We get the call at least once a week. Sometimes it's panicked: "My pool is GREEN. My in-laws are coming Saturday. HELP." Sometimes it's sheepish: "I may have... not looked at my pool for a few weeks."
No judgment. It happens. Vacation, busy month, equipment failure, whatever the reason — your pool is green and you need it fixed. Here's exactly how we do it, and how you can do it yourself if you want to tackle it.
First: How Bad Is It?
Not all green pools are the same. Before you do anything, figure out what you're dealing with.
Level 1 — Light Green / Hazy Green You can still see the bottom (barely). Water has a green tint. This is early algae — usually just a few days old. Easiest to fix.
Typical cause: Chlorine dropped to zero for 2-3 days. Maybe your salt cell stopped producing, or you ran out of tablets and didn't notice.
Fix time: 24-36 hours.
Level 2 — Solid Green Can't see the bottom. Water is opaque green, like pea soup. This is a full algae bloom — probably 5-10 days without proper chlorine.
Typical cause: Extended chlorine depletion, often combined with high CYA (which makes what little chlorine you have ineffective).
Fix time: 36-48 hours.
Level 3 — Dark Green / Black Green The water is dark green or has a blackish tint. You can't see 6 inches below the surface. There may be visible algae growth on the walls. This pool has been neglected for weeks.
Typical cause: Equipment failure or complete maintenance neglect. Often accompanied by clogged filters and failing equipment.

● **Tasks to complete**:
1/ Decide whether each statement agrees with the green pool guide, answering yes or no and quoting the words that decide it. (a) A Level 1 pool takes 24-36 hours to fix. (b) In a Level 2 pool, the bottom is still visible. (c) A Level 3 pool is typically caused by chlorine dropping to zero for 2-3 days.
2/ According to the green pool guide, what effect does high CYA have?

[Collected data entries]
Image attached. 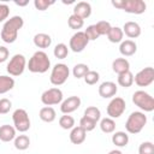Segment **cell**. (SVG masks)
I'll return each mask as SVG.
<instances>
[{"label": "cell", "mask_w": 154, "mask_h": 154, "mask_svg": "<svg viewBox=\"0 0 154 154\" xmlns=\"http://www.w3.org/2000/svg\"><path fill=\"white\" fill-rule=\"evenodd\" d=\"M24 19L20 16H13L7 19L1 29V40L6 43H13L17 40L18 31L23 28Z\"/></svg>", "instance_id": "cell-1"}, {"label": "cell", "mask_w": 154, "mask_h": 154, "mask_svg": "<svg viewBox=\"0 0 154 154\" xmlns=\"http://www.w3.org/2000/svg\"><path fill=\"white\" fill-rule=\"evenodd\" d=\"M26 66L32 73H45L51 67V60L46 52L37 51L31 55Z\"/></svg>", "instance_id": "cell-2"}, {"label": "cell", "mask_w": 154, "mask_h": 154, "mask_svg": "<svg viewBox=\"0 0 154 154\" xmlns=\"http://www.w3.org/2000/svg\"><path fill=\"white\" fill-rule=\"evenodd\" d=\"M147 124V116L143 112L135 111L132 112L125 123V129L129 134H138L143 130Z\"/></svg>", "instance_id": "cell-3"}, {"label": "cell", "mask_w": 154, "mask_h": 154, "mask_svg": "<svg viewBox=\"0 0 154 154\" xmlns=\"http://www.w3.org/2000/svg\"><path fill=\"white\" fill-rule=\"evenodd\" d=\"M112 5L132 14H141L147 8V5L143 0H117L112 1Z\"/></svg>", "instance_id": "cell-4"}, {"label": "cell", "mask_w": 154, "mask_h": 154, "mask_svg": "<svg viewBox=\"0 0 154 154\" xmlns=\"http://www.w3.org/2000/svg\"><path fill=\"white\" fill-rule=\"evenodd\" d=\"M132 102L144 112H152L154 109V99L144 90H137L132 95Z\"/></svg>", "instance_id": "cell-5"}, {"label": "cell", "mask_w": 154, "mask_h": 154, "mask_svg": "<svg viewBox=\"0 0 154 154\" xmlns=\"http://www.w3.org/2000/svg\"><path fill=\"white\" fill-rule=\"evenodd\" d=\"M69 75H70L69 66L64 63H59V64H55L54 67L52 69L49 81L53 85H61L66 82V79L69 78Z\"/></svg>", "instance_id": "cell-6"}, {"label": "cell", "mask_w": 154, "mask_h": 154, "mask_svg": "<svg viewBox=\"0 0 154 154\" xmlns=\"http://www.w3.org/2000/svg\"><path fill=\"white\" fill-rule=\"evenodd\" d=\"M25 67H26L25 57L23 54H14L10 59V61H8L7 66H6V70L10 73V76L17 77V76H20L24 72Z\"/></svg>", "instance_id": "cell-7"}, {"label": "cell", "mask_w": 154, "mask_h": 154, "mask_svg": "<svg viewBox=\"0 0 154 154\" xmlns=\"http://www.w3.org/2000/svg\"><path fill=\"white\" fill-rule=\"evenodd\" d=\"M12 120L14 124V129L19 132H25L30 129V118L25 109L17 108L12 114Z\"/></svg>", "instance_id": "cell-8"}, {"label": "cell", "mask_w": 154, "mask_h": 154, "mask_svg": "<svg viewBox=\"0 0 154 154\" xmlns=\"http://www.w3.org/2000/svg\"><path fill=\"white\" fill-rule=\"evenodd\" d=\"M63 91L59 88H49L45 90L41 95V101L46 106H53L63 102Z\"/></svg>", "instance_id": "cell-9"}, {"label": "cell", "mask_w": 154, "mask_h": 154, "mask_svg": "<svg viewBox=\"0 0 154 154\" xmlns=\"http://www.w3.org/2000/svg\"><path fill=\"white\" fill-rule=\"evenodd\" d=\"M125 109H126V103H125V100L123 97L116 96L107 105V114L112 119L119 118L120 116H123V113L125 112Z\"/></svg>", "instance_id": "cell-10"}, {"label": "cell", "mask_w": 154, "mask_h": 154, "mask_svg": "<svg viewBox=\"0 0 154 154\" xmlns=\"http://www.w3.org/2000/svg\"><path fill=\"white\" fill-rule=\"evenodd\" d=\"M134 82L138 85V87H148L154 82V69L148 66L142 69L141 71H138L135 77H134Z\"/></svg>", "instance_id": "cell-11"}, {"label": "cell", "mask_w": 154, "mask_h": 154, "mask_svg": "<svg viewBox=\"0 0 154 154\" xmlns=\"http://www.w3.org/2000/svg\"><path fill=\"white\" fill-rule=\"evenodd\" d=\"M88 43H89V40L87 38L84 31H77V32H75L71 36L69 46H70V48H71L72 52L79 53V52H82L87 47Z\"/></svg>", "instance_id": "cell-12"}, {"label": "cell", "mask_w": 154, "mask_h": 154, "mask_svg": "<svg viewBox=\"0 0 154 154\" xmlns=\"http://www.w3.org/2000/svg\"><path fill=\"white\" fill-rule=\"evenodd\" d=\"M81 106V99L76 95L73 96H69L67 99H65L63 102H61V106H60V111L64 113V114H70L72 112H75L76 109H78Z\"/></svg>", "instance_id": "cell-13"}, {"label": "cell", "mask_w": 154, "mask_h": 154, "mask_svg": "<svg viewBox=\"0 0 154 154\" xmlns=\"http://www.w3.org/2000/svg\"><path fill=\"white\" fill-rule=\"evenodd\" d=\"M118 91V88H117V84L114 82H111V81H106V82H102L99 87V94L101 97L103 99H109V97H113Z\"/></svg>", "instance_id": "cell-14"}, {"label": "cell", "mask_w": 154, "mask_h": 154, "mask_svg": "<svg viewBox=\"0 0 154 154\" xmlns=\"http://www.w3.org/2000/svg\"><path fill=\"white\" fill-rule=\"evenodd\" d=\"M72 14L79 17V18H82L84 20L85 18H88L91 14V6H90V4L87 2V1L77 2L75 5V7H73V13Z\"/></svg>", "instance_id": "cell-15"}, {"label": "cell", "mask_w": 154, "mask_h": 154, "mask_svg": "<svg viewBox=\"0 0 154 154\" xmlns=\"http://www.w3.org/2000/svg\"><path fill=\"white\" fill-rule=\"evenodd\" d=\"M122 30L130 38H136L141 35V26L136 22H126Z\"/></svg>", "instance_id": "cell-16"}, {"label": "cell", "mask_w": 154, "mask_h": 154, "mask_svg": "<svg viewBox=\"0 0 154 154\" xmlns=\"http://www.w3.org/2000/svg\"><path fill=\"white\" fill-rule=\"evenodd\" d=\"M137 51V45L135 43V41L132 40H125V41H122L120 42V46H119V52L124 57H131L136 53Z\"/></svg>", "instance_id": "cell-17"}, {"label": "cell", "mask_w": 154, "mask_h": 154, "mask_svg": "<svg viewBox=\"0 0 154 154\" xmlns=\"http://www.w3.org/2000/svg\"><path fill=\"white\" fill-rule=\"evenodd\" d=\"M85 137H87V132L81 126H73L71 129L70 141L73 144H81V143H83L85 141Z\"/></svg>", "instance_id": "cell-18"}, {"label": "cell", "mask_w": 154, "mask_h": 154, "mask_svg": "<svg viewBox=\"0 0 154 154\" xmlns=\"http://www.w3.org/2000/svg\"><path fill=\"white\" fill-rule=\"evenodd\" d=\"M16 138V129L12 125L5 124L0 126V141L10 142Z\"/></svg>", "instance_id": "cell-19"}, {"label": "cell", "mask_w": 154, "mask_h": 154, "mask_svg": "<svg viewBox=\"0 0 154 154\" xmlns=\"http://www.w3.org/2000/svg\"><path fill=\"white\" fill-rule=\"evenodd\" d=\"M112 70L118 75L124 73L130 70V63L125 58H117L112 63Z\"/></svg>", "instance_id": "cell-20"}, {"label": "cell", "mask_w": 154, "mask_h": 154, "mask_svg": "<svg viewBox=\"0 0 154 154\" xmlns=\"http://www.w3.org/2000/svg\"><path fill=\"white\" fill-rule=\"evenodd\" d=\"M34 45L37 48H48L52 45V37L48 34L38 32L34 36Z\"/></svg>", "instance_id": "cell-21"}, {"label": "cell", "mask_w": 154, "mask_h": 154, "mask_svg": "<svg viewBox=\"0 0 154 154\" xmlns=\"http://www.w3.org/2000/svg\"><path fill=\"white\" fill-rule=\"evenodd\" d=\"M40 119L46 122V123H52L55 120V117H57V113H55V109L51 106H46V107H42L40 109Z\"/></svg>", "instance_id": "cell-22"}, {"label": "cell", "mask_w": 154, "mask_h": 154, "mask_svg": "<svg viewBox=\"0 0 154 154\" xmlns=\"http://www.w3.org/2000/svg\"><path fill=\"white\" fill-rule=\"evenodd\" d=\"M14 87V79L10 76L1 75L0 76V94H5L12 90Z\"/></svg>", "instance_id": "cell-23"}, {"label": "cell", "mask_w": 154, "mask_h": 154, "mask_svg": "<svg viewBox=\"0 0 154 154\" xmlns=\"http://www.w3.org/2000/svg\"><path fill=\"white\" fill-rule=\"evenodd\" d=\"M112 142L117 147H125L129 143V135L124 131H117L112 135Z\"/></svg>", "instance_id": "cell-24"}, {"label": "cell", "mask_w": 154, "mask_h": 154, "mask_svg": "<svg viewBox=\"0 0 154 154\" xmlns=\"http://www.w3.org/2000/svg\"><path fill=\"white\" fill-rule=\"evenodd\" d=\"M123 36H124V32H123L122 28H119V26H112L111 30L107 34L108 41L112 42V43L122 42L123 41Z\"/></svg>", "instance_id": "cell-25"}, {"label": "cell", "mask_w": 154, "mask_h": 154, "mask_svg": "<svg viewBox=\"0 0 154 154\" xmlns=\"http://www.w3.org/2000/svg\"><path fill=\"white\" fill-rule=\"evenodd\" d=\"M132 83H134V75H132V72L130 70L124 72V73L118 75V84L120 87L129 88V87L132 85Z\"/></svg>", "instance_id": "cell-26"}, {"label": "cell", "mask_w": 154, "mask_h": 154, "mask_svg": "<svg viewBox=\"0 0 154 154\" xmlns=\"http://www.w3.org/2000/svg\"><path fill=\"white\" fill-rule=\"evenodd\" d=\"M100 129L105 134H112L116 130V122L109 117L102 118L100 122Z\"/></svg>", "instance_id": "cell-27"}, {"label": "cell", "mask_w": 154, "mask_h": 154, "mask_svg": "<svg viewBox=\"0 0 154 154\" xmlns=\"http://www.w3.org/2000/svg\"><path fill=\"white\" fill-rule=\"evenodd\" d=\"M30 146V138L26 135H19L14 138V147L18 150H25Z\"/></svg>", "instance_id": "cell-28"}, {"label": "cell", "mask_w": 154, "mask_h": 154, "mask_svg": "<svg viewBox=\"0 0 154 154\" xmlns=\"http://www.w3.org/2000/svg\"><path fill=\"white\" fill-rule=\"evenodd\" d=\"M59 125L60 128H63L64 130H70L75 126V119L72 116L69 114H64L59 118Z\"/></svg>", "instance_id": "cell-29"}, {"label": "cell", "mask_w": 154, "mask_h": 154, "mask_svg": "<svg viewBox=\"0 0 154 154\" xmlns=\"http://www.w3.org/2000/svg\"><path fill=\"white\" fill-rule=\"evenodd\" d=\"M89 71V66L87 65V64H77V65H75L73 66V69H72V75H73V77H76V78H83L85 75H87V72Z\"/></svg>", "instance_id": "cell-30"}, {"label": "cell", "mask_w": 154, "mask_h": 154, "mask_svg": "<svg viewBox=\"0 0 154 154\" xmlns=\"http://www.w3.org/2000/svg\"><path fill=\"white\" fill-rule=\"evenodd\" d=\"M53 54L58 59H65L67 57V54H69V48H67V46L65 43H58L54 47Z\"/></svg>", "instance_id": "cell-31"}, {"label": "cell", "mask_w": 154, "mask_h": 154, "mask_svg": "<svg viewBox=\"0 0 154 154\" xmlns=\"http://www.w3.org/2000/svg\"><path fill=\"white\" fill-rule=\"evenodd\" d=\"M84 117H88V118H90V119H93V120H95L97 123L100 120V118H101V112H100V109L97 107L89 106L84 111Z\"/></svg>", "instance_id": "cell-32"}, {"label": "cell", "mask_w": 154, "mask_h": 154, "mask_svg": "<svg viewBox=\"0 0 154 154\" xmlns=\"http://www.w3.org/2000/svg\"><path fill=\"white\" fill-rule=\"evenodd\" d=\"M78 126H81L85 132H88V131H91V130H94L95 129V126H96V122L95 120H93V119H90V118H88V117H82L81 118V120H79V125Z\"/></svg>", "instance_id": "cell-33"}, {"label": "cell", "mask_w": 154, "mask_h": 154, "mask_svg": "<svg viewBox=\"0 0 154 154\" xmlns=\"http://www.w3.org/2000/svg\"><path fill=\"white\" fill-rule=\"evenodd\" d=\"M67 24H69V26H70L71 29L78 30V29H81V28L84 25V20H83L82 18L75 16V14H71V16L69 17V19H67Z\"/></svg>", "instance_id": "cell-34"}, {"label": "cell", "mask_w": 154, "mask_h": 154, "mask_svg": "<svg viewBox=\"0 0 154 154\" xmlns=\"http://www.w3.org/2000/svg\"><path fill=\"white\" fill-rule=\"evenodd\" d=\"M83 78H84V82H85L87 84L94 85V84H96V83L99 82L100 75H99V72H96V71H94V70H89V71L87 72V75H85Z\"/></svg>", "instance_id": "cell-35"}, {"label": "cell", "mask_w": 154, "mask_h": 154, "mask_svg": "<svg viewBox=\"0 0 154 154\" xmlns=\"http://www.w3.org/2000/svg\"><path fill=\"white\" fill-rule=\"evenodd\" d=\"M95 28L97 30V34L101 36V35H107L112 26H111L109 22H107V20H100V22H97L95 24Z\"/></svg>", "instance_id": "cell-36"}, {"label": "cell", "mask_w": 154, "mask_h": 154, "mask_svg": "<svg viewBox=\"0 0 154 154\" xmlns=\"http://www.w3.org/2000/svg\"><path fill=\"white\" fill-rule=\"evenodd\" d=\"M138 154H154V144L150 141L142 142L138 147Z\"/></svg>", "instance_id": "cell-37"}, {"label": "cell", "mask_w": 154, "mask_h": 154, "mask_svg": "<svg viewBox=\"0 0 154 154\" xmlns=\"http://www.w3.org/2000/svg\"><path fill=\"white\" fill-rule=\"evenodd\" d=\"M84 34H85V36H87V38H88L89 41H94V40L99 38V36H100V35L97 34V30H96V28H95V24L87 26V29L84 30Z\"/></svg>", "instance_id": "cell-38"}, {"label": "cell", "mask_w": 154, "mask_h": 154, "mask_svg": "<svg viewBox=\"0 0 154 154\" xmlns=\"http://www.w3.org/2000/svg\"><path fill=\"white\" fill-rule=\"evenodd\" d=\"M53 4H54V1H48V0H35L34 1V6L38 11H46Z\"/></svg>", "instance_id": "cell-39"}, {"label": "cell", "mask_w": 154, "mask_h": 154, "mask_svg": "<svg viewBox=\"0 0 154 154\" xmlns=\"http://www.w3.org/2000/svg\"><path fill=\"white\" fill-rule=\"evenodd\" d=\"M11 107H12V102L8 99H6V97L0 99V114L8 113L10 109H11Z\"/></svg>", "instance_id": "cell-40"}, {"label": "cell", "mask_w": 154, "mask_h": 154, "mask_svg": "<svg viewBox=\"0 0 154 154\" xmlns=\"http://www.w3.org/2000/svg\"><path fill=\"white\" fill-rule=\"evenodd\" d=\"M10 16V7L6 4H0V22H4Z\"/></svg>", "instance_id": "cell-41"}, {"label": "cell", "mask_w": 154, "mask_h": 154, "mask_svg": "<svg viewBox=\"0 0 154 154\" xmlns=\"http://www.w3.org/2000/svg\"><path fill=\"white\" fill-rule=\"evenodd\" d=\"M10 52L5 46H0V63H4L8 59Z\"/></svg>", "instance_id": "cell-42"}, {"label": "cell", "mask_w": 154, "mask_h": 154, "mask_svg": "<svg viewBox=\"0 0 154 154\" xmlns=\"http://www.w3.org/2000/svg\"><path fill=\"white\" fill-rule=\"evenodd\" d=\"M14 4H16V5H18V6H25V5H28V4H29V1H23V2H20V1H16Z\"/></svg>", "instance_id": "cell-43"}, {"label": "cell", "mask_w": 154, "mask_h": 154, "mask_svg": "<svg viewBox=\"0 0 154 154\" xmlns=\"http://www.w3.org/2000/svg\"><path fill=\"white\" fill-rule=\"evenodd\" d=\"M108 154H123L120 150H118V149H113V150H111Z\"/></svg>", "instance_id": "cell-44"}]
</instances>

● **Answers in order**:
1/
(a) Yes: "Fix time: 24-36 hours."
(b) No: "Can't see the bottom."
(c) No: "Typical cause: Equipment failure or complete maintenance neglect."

2/ It makes what little chlorine you have ineffective.